Database This factor was reduced in the context of applying multiple UF as described below. 3. 4. Selection of chemical specific combined uncertainty factors The UF for subchronic to chronic duration and the UF for data base completeness were reviewed in significant detail, since none of the degradate studies was longer than about 90 days and none of the individual AMPK Signaling degradates had a complete database as defined by U. S. EPA. Possible combinations of these two factors were con sidered since both address issues related to deficiencies in the overall database. The impact of lack of a reproductive toxicity study on the selec tion of the UF for database insufficiency was also carefully consid ered.
Organ weight and histopathology findings reported in the available subchronic studies for these degradates indicated that the reproductive organs were not targets for any of the degradates. In the absence of data on functional reproductive capacity AMPK Signaling for these degradates, the available studies on the parent chemicals were used to inform the potential impact of this data gap. This approach was considered, with the caveat that the modes of action for the parent chemicals are apparently not the same as for these degra dates, and thus direct comparisons are somewhat limited. On the other hand, such comparison might be considered as overestimat ing the impacts of missing studies, since the parent chemicals were considered more likely to be biologically available and reactive than the degradates.

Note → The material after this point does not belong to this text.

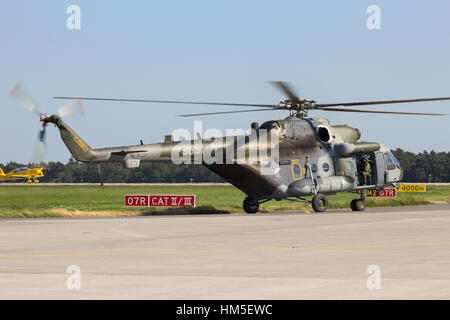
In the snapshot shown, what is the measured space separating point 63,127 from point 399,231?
15696 mm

Comparing the effect levels for reproductive toxicity versus the most sensitive systemic effects for the parent chemicals, the NOAEL for reproductive toxicity in rats for alachlor was 30 fold higher than the chronic dog NOAEL, but no reliable NOAEL from subchronic rat study was available for VEGF com parison. For acetochlor, the critical reproductive toxicity NOAEL of 65. 6 mg/kg day in male rats was 30 fold higher than the chronic dog NOAEL of 2 mg/kg day and was about 7 fold lower than the NOAEL of 10 mg/kg day from the subchronic rat study. Thus, for acetochlor, reproductive effects in rats were not the critical effect. Reproduc tive organ effects in dogs were a co critical effect for acetochlor and such effects remain a possibility for these degradates. For a related acetanilide, metolachlor, reproductive, or developmental toxicity was not the critical effect, and the available studies in rats and dogs for the alachlor and acetochlor degradates did not suggest a concern for testicular effects. Because alachlor produced ocular effects, the panel considered the potential for the degradates to produce ocular effects as well. The panel did not judge the ocular and periocular effects observed for alachlor ESA in the drinking water study to be treat ment related.